The meatpacking operation was going through bankruptcy when his son, future-CEO Troy Link, bought a bag of subpar jerky from a convenience store on the way home from a hunting trip in the 1980s. He challenged his dad to do better.
"In those days, no one was thinking much about the potential of the jerky business," Jack Link recalled in the company history book. "The product was big with hunters and fishermen, but for most people, it was a novelty food."
Putting the old family recipes to use, the first Jack Link's kippered beef, juicier than traditional jerky, rolled off the production line Oct. 1, 1985.
Within five years, it was available in all 50 states and several other countries. Then in 1997, the company started bagging the chewier "cowboy-style" jerky, partly because Walmart asked for it.
Jack Link initially declined the retailer's request, but his son saw a chance to take on the competition in a new way.
"When it first started, it was about survival. We had to survive," Troy Link said. "Then you find another north star or motivator — it was Slim Jim.
"'We've got to be better than Slim Jim. We've got to be bigger than them.' They were our motivator for a really long time."
Decision time
While "Macho Man" Randy Savage commanded a generation of young men to "snap into a Slim Jim" in the early 2000s, Jack Link was hemming and hawing over the look of his brand.
Some market research had brought a reckoning: The cursive Jack Link's logo, and the varying colors used with different flavors, were not leaving an impact. "Beef Jerky" were the biggest words on the bags back then.
"In terms of going 'big time,' packaging was the largest hurdle," the founder recalled in the company history.
He eventually relented, and in 2005 the consistent red packaging and modern logo soon began driving up sales.
Not long after, Minneapolis ad agency Carmichael Lynch came up with the "feed your wild side" slogan and a TV ad campaign featuring jerky-munching campers playing pranks on Bigfoot.
Jack Link avoided advertising. He preferred pitching at trade shows.
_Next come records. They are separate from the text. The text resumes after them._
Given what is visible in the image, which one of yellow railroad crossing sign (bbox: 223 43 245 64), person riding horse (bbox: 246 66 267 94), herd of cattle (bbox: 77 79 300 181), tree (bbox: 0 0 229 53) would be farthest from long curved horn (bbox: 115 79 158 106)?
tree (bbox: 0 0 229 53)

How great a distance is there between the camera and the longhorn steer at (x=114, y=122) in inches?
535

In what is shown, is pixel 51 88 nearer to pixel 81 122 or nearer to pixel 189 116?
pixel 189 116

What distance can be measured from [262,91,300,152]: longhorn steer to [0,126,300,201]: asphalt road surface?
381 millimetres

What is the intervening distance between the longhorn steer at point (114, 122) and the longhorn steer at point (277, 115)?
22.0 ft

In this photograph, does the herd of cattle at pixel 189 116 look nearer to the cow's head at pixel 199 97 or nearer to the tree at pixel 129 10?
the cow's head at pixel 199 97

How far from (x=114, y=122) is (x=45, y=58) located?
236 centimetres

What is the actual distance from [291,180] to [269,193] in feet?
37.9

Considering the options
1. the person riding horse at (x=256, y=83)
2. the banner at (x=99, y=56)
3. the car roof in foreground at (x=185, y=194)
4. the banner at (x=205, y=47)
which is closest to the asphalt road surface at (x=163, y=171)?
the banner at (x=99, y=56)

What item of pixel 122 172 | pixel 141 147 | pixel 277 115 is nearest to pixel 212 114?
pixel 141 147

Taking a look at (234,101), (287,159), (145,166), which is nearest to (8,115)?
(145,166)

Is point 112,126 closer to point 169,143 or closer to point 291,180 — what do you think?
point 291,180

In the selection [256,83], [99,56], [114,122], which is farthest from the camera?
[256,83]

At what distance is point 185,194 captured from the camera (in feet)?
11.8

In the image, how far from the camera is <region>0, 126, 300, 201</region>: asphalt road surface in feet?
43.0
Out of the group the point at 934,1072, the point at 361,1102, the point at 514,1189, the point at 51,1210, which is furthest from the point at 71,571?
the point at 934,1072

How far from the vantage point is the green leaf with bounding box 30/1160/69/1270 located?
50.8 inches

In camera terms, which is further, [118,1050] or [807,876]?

"I could deal directly with our customers and see their reaction to our products for myself," he recounted. "I could tell what was working and what wasn't. With advertising, how could you be sure you were hitting the target?"
So the Sasquatch commercial didn't land. Link and several other company leaders initially panned the ad as too risky.
Like with the new packaging, it took some convincing.
"'I'm not sure about this,' I said once again," Link wrote in the book, "but what the hell? Let's go for it."
Since the first "Messin' with Sasquatch" ad aired in 2006, Jack Link's has become synonymous with beef jerky. And it did not take long for the brand to eclipse Slim Jim, Oberto and other competitors.
Keeping the lead
In the past two decades, Jack Link's has built new plants, acquired Unilever's European meat snacks business and launched the Lorissa's Kitchen (LK) brand of allergen-free meat snacks. The Minneapolis office and R&D center opened in 2017.
Troy Link, who became CEO in 2013, said the view from the top of the industry is daunting but encouraging, since there are millions of Americans who don't yet buy meat snacks routinely. That's an opportunity many new brands are seizing on, too.
"We've got more competitors than ever‚" he said. "When you become a category leader, you really need to work hard to continue to maintain your share, because everybody's coming after you."
It hasn't always been ideal to be a family-owned business. Jay Link's exit from the company several decades ago prompted a long-running, bitter court battle over how much the company owed him and whether he was forced out or left voluntarily.
"It was a very unfortunate deal for the family," Troy Link said. "People do ask about it, but it was such a long time ago. ... I wish everybody well."
Though Link said "unexpected things happen" when it comes to keeping the brand in the family, today Jack Link's is "not for sale."
His kids — now 12, 10 and 6 — already express excitement about the work he lets them do.
"Hopefully all the fun, cool things about the product engages them," he said. "We'll find out."